Good Pictures of Characters, Costumes, Scenery, and Masks:

**Readily available in most libraries AND through Barnesandnobles.com and Amazon.com
Books without asterisks may be more difficult to locate. A good university library should have any of these listed.

Before listing individual books, I want to mention The Motley Bibliographies: Four. It is titled Theatrical Costume, Masks, Make-up and Wigs: A Bibliography and Iconography, edited by Sidney Jowers and John Cavanagh (Routlege, NY/2000). It lists, with descriptions, all literature available on theatre history of costumes, masks, make-up and wigs through July, 1996. This includes most of the books available on Commedia dell-Arte and books on mask-making. If you are doing more extensive research for design purposes, it is an excellent resource.

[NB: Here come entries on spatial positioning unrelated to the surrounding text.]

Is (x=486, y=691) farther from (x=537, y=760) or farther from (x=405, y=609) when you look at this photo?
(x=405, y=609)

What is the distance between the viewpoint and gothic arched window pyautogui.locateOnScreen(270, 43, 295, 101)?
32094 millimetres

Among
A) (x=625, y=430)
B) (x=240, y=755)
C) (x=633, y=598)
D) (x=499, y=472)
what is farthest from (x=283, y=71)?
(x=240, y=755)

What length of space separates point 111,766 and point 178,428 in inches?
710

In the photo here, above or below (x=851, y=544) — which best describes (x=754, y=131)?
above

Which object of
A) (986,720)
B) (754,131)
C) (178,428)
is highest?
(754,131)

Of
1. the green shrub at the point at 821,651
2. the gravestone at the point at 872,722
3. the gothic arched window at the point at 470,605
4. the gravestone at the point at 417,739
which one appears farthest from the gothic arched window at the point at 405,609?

1. **Lynn Lawner, Harlequin on the Moon: Commedia dell'Arte and the Visual Arts, (Harry N. Abrams, NY/1998). This book is a feast of color and B&W paintings, etchings, photos, murals, and ceramics depicting Commedia characters and scenarii from the 16th to the 20th c. It includes an introductory and concise history of Commedia.

2. **The Italian Comedy by Pierre Duchartre (Dover Publications, NY/1966) is an indepth, mostly accurate and well documented book for:
Roman comedies and Atellanae actors/masks
Descriptions of scenarios, improvisations, costumes, props, and staging
Histories of the major stock characters (Harlequin, Brighella, Pantalone, the Doctor, Pulcinella, the Captain, Pedrolino, the Women, the Lovers, and other minor Characters)
Famous Actors who played the characters
Good pictures

Originally written in French, the English version has 259 black and white illustrations, including all 42 plates from the Recueil Fossard, engravings compiled for Louis XIV, as well as engravings by Jacques Callot (17th c.), Maurice Sand (18th c.), Gilliot, and Watteau, to mention a few.

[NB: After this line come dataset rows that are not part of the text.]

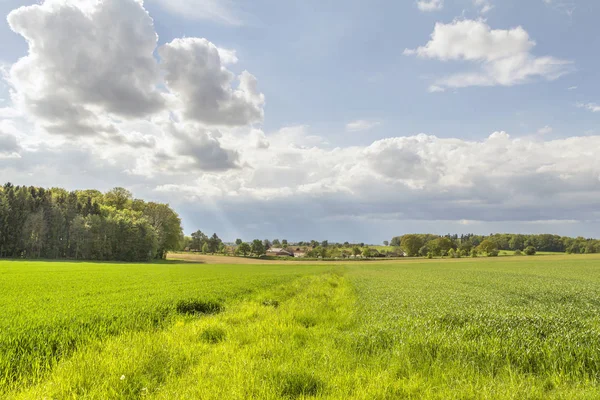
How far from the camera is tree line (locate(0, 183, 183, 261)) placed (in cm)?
9400

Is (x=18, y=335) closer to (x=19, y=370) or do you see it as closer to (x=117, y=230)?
(x=19, y=370)

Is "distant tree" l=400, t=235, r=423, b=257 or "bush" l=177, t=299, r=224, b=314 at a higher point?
"bush" l=177, t=299, r=224, b=314

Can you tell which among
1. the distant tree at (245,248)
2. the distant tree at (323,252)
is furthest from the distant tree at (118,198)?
the distant tree at (323,252)

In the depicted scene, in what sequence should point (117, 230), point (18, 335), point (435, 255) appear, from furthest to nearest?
1. point (435, 255)
2. point (117, 230)
3. point (18, 335)

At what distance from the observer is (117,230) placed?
100 metres

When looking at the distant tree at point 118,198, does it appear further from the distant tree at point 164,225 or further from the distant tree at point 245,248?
the distant tree at point 245,248

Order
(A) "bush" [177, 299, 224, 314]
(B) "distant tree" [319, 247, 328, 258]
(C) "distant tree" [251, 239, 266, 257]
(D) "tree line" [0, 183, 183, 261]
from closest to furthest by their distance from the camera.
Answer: (A) "bush" [177, 299, 224, 314] → (D) "tree line" [0, 183, 183, 261] → (C) "distant tree" [251, 239, 266, 257] → (B) "distant tree" [319, 247, 328, 258]

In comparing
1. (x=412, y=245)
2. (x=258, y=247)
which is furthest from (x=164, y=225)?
(x=412, y=245)

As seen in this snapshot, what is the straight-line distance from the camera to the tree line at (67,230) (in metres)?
94.0

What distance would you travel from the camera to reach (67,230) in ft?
338

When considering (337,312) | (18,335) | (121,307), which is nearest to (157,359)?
(18,335)

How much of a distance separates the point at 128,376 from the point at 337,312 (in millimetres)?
9218

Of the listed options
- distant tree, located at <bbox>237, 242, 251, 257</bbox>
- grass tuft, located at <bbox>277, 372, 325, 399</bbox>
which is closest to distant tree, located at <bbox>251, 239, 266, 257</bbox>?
distant tree, located at <bbox>237, 242, 251, 257</bbox>

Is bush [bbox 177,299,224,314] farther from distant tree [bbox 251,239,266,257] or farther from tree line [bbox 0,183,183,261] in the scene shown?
distant tree [bbox 251,239,266,257]
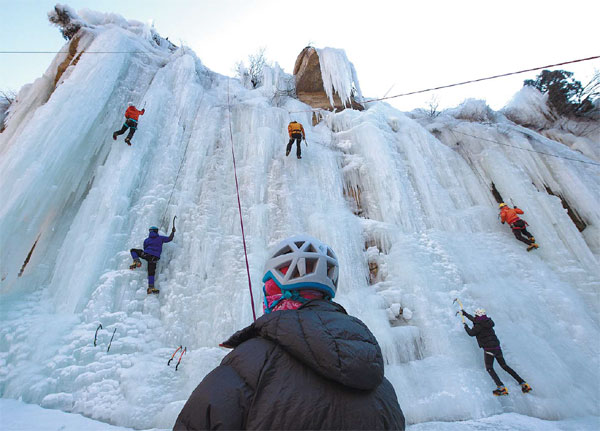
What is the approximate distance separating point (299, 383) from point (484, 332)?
13.3 feet

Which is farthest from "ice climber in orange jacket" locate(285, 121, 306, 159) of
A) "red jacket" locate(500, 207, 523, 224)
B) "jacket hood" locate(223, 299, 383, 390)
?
→ "jacket hood" locate(223, 299, 383, 390)

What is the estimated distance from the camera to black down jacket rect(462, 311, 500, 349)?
12.7 feet

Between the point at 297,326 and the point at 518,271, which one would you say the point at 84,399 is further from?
the point at 518,271

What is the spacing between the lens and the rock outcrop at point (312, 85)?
34.4 feet

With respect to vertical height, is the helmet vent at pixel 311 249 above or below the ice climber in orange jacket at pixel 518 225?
below

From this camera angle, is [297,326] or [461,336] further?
[461,336]

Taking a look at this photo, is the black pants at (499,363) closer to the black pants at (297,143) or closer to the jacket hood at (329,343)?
the jacket hood at (329,343)

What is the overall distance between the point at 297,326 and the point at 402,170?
6.79 meters

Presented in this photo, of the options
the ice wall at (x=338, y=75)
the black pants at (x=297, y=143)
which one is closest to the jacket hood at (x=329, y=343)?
the black pants at (x=297, y=143)

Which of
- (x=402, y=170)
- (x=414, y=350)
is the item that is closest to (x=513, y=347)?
(x=414, y=350)

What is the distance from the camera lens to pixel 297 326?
1031mm

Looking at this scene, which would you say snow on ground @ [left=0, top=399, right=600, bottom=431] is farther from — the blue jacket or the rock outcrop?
the rock outcrop

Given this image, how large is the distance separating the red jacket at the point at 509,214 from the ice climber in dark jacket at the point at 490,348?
2.95 meters

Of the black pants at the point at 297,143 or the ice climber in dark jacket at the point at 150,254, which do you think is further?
the black pants at the point at 297,143
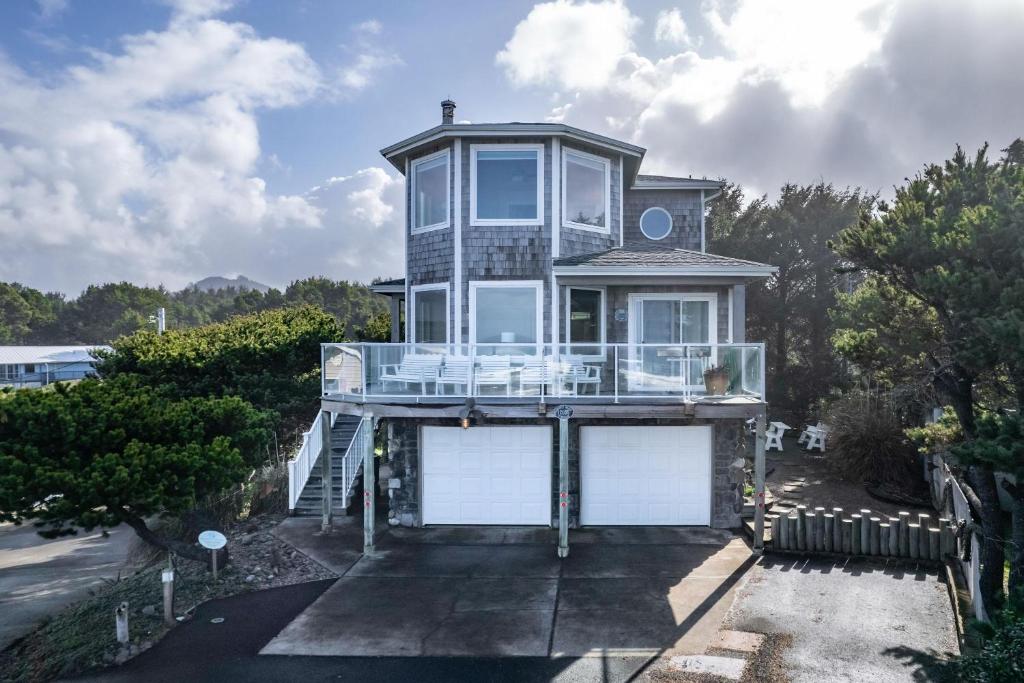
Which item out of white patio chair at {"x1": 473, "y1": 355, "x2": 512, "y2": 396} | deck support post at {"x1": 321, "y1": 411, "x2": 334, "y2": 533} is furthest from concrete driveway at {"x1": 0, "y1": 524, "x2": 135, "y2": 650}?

3. Antonio Fava's new book, The Comic Mask in Commedia dell'Arte: Actor training, Improvisation, and the Poetics of Survival, (Andromeda, Italy/1999) is currently in Italian, but will be translated into English soon. It is an excellent actor's book with improvisation techniques, and sample scenarii. The section on masks includes beautiful color plates of Signor Fava's leather masks for the major stock characters.

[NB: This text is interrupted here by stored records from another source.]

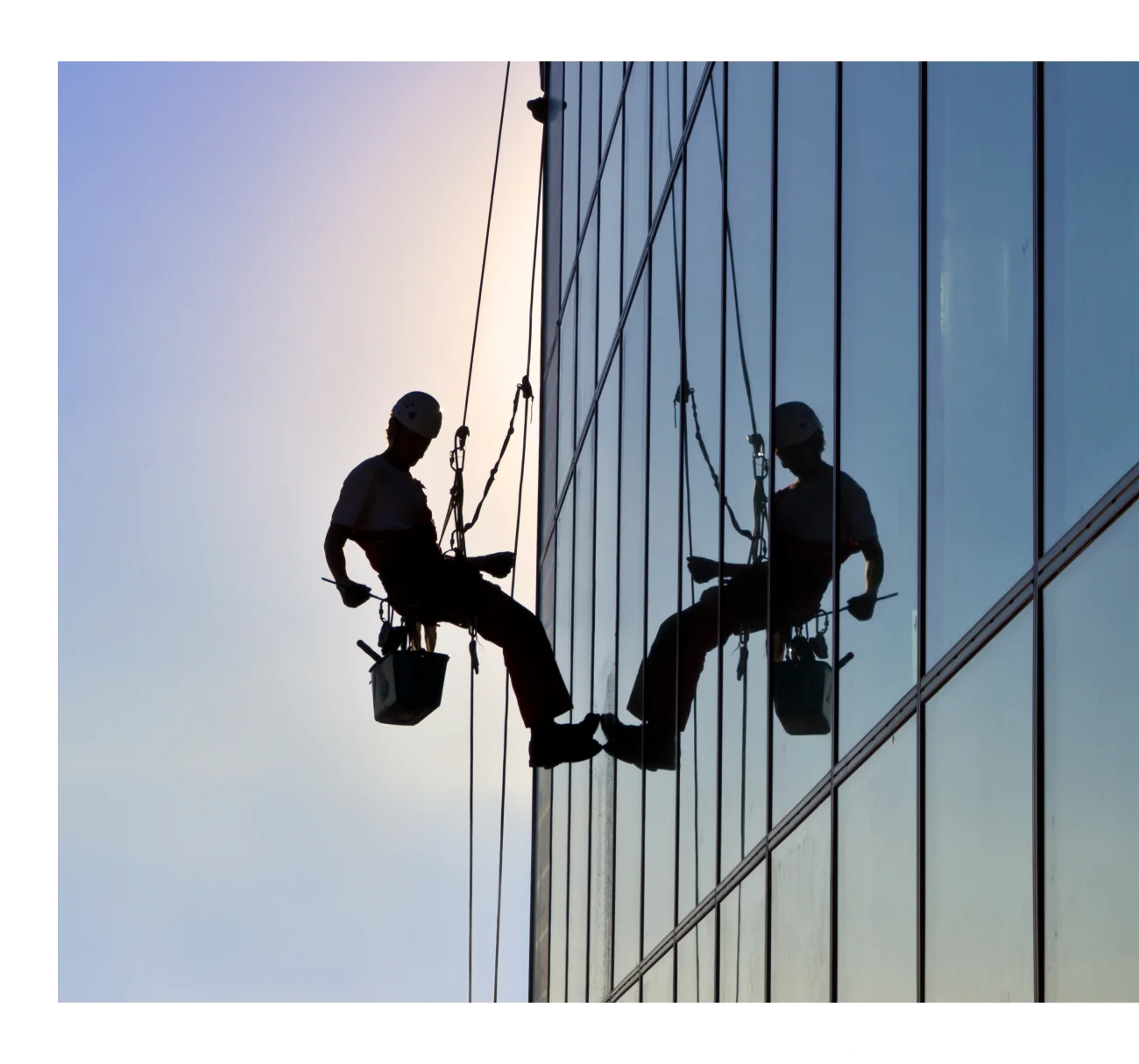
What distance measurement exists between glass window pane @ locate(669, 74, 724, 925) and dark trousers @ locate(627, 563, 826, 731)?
0.02 m

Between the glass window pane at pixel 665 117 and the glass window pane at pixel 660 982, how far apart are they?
226 inches

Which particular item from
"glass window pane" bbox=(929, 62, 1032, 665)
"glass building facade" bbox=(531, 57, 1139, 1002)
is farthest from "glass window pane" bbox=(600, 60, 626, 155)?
"glass window pane" bbox=(929, 62, 1032, 665)

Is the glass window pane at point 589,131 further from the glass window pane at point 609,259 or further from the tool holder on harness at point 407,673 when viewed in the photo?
the tool holder on harness at point 407,673

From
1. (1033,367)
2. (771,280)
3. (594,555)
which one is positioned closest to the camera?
(1033,367)

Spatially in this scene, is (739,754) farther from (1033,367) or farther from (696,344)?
(1033,367)

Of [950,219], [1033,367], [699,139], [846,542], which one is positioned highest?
[699,139]

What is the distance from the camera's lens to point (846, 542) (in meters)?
8.87

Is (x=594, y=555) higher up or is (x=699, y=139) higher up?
(x=699, y=139)

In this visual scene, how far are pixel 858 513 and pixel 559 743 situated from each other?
4455 mm

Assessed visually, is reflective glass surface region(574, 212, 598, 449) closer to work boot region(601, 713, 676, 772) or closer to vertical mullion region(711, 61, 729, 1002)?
work boot region(601, 713, 676, 772)

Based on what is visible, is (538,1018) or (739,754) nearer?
(538,1018)

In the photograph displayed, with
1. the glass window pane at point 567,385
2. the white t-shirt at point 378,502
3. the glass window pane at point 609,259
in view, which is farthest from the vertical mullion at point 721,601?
the glass window pane at point 567,385
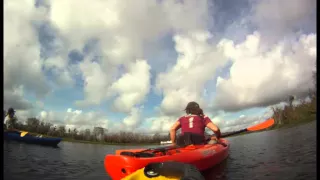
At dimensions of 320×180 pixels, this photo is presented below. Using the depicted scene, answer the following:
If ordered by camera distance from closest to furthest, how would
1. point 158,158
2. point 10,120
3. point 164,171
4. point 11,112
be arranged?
1. point 164,171
2. point 158,158
3. point 11,112
4. point 10,120

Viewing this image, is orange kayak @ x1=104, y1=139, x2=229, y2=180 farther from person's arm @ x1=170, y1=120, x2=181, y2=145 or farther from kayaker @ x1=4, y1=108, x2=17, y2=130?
kayaker @ x1=4, y1=108, x2=17, y2=130

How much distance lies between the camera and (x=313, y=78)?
9.51 metres

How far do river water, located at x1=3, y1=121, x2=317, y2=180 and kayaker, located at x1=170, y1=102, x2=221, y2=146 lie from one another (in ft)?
2.71

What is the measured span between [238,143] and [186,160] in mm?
5492

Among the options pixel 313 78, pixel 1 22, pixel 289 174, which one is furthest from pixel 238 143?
pixel 1 22

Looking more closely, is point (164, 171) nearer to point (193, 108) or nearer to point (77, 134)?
point (193, 108)

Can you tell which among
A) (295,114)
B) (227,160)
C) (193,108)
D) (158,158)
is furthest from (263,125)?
(158,158)

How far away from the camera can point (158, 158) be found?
18.4 feet

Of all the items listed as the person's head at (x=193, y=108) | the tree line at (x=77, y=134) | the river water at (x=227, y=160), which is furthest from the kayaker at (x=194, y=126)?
the tree line at (x=77, y=134)

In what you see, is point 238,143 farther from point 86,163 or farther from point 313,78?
point 86,163

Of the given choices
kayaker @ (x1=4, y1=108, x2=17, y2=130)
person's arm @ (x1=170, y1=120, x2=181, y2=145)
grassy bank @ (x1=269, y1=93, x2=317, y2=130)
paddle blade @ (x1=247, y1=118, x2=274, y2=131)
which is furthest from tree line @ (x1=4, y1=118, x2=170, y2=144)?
grassy bank @ (x1=269, y1=93, x2=317, y2=130)

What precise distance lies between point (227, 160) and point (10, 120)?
21.7 ft

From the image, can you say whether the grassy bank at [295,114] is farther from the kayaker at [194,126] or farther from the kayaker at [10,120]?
the kayaker at [10,120]

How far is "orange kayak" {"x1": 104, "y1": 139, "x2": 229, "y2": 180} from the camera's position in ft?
17.3
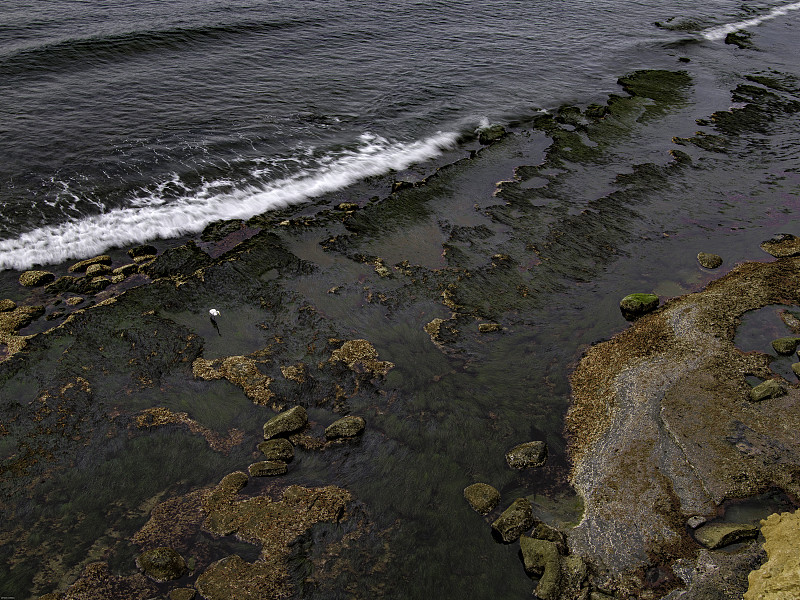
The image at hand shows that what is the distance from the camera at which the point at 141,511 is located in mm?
10047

4. Jacques Callot was a prominent artist of the early 17th c., known for his lithographs. He spent several years in Italy and produced 24 prints of Commedia dell'Arte titled "Balli di Sfessania" (1616-1620), now famous for depicting the physicality, costuming, and actions of scenarios (usually showing two figures in front with examples of the scene in the background). These can be found in Jacques Callot by Edwin de T. Bechtel (George Brazilla, NY/1955), plates 84-107, along with larger plates of Pantaloon, Scapin, and the Captain. Color paintings of Callot's figures are in the Museo Teatro alla Scala in Milan, Italy, a museum with 2 1/2 rooms devoted to Commedia dell'Arte.

5. Maurice Sand (son of George Sand) grew up doing theatre with his mother's friends and became an artist himself. His 19th c. pictures of several major and minor characters are not terribly accurate but beautifully rendered and are frequently used to depict Commedia (Il Capitano on the web page is an example). He wrote Masks and Buffoons, 2 Volumes of pictures with text (Paris, 1860).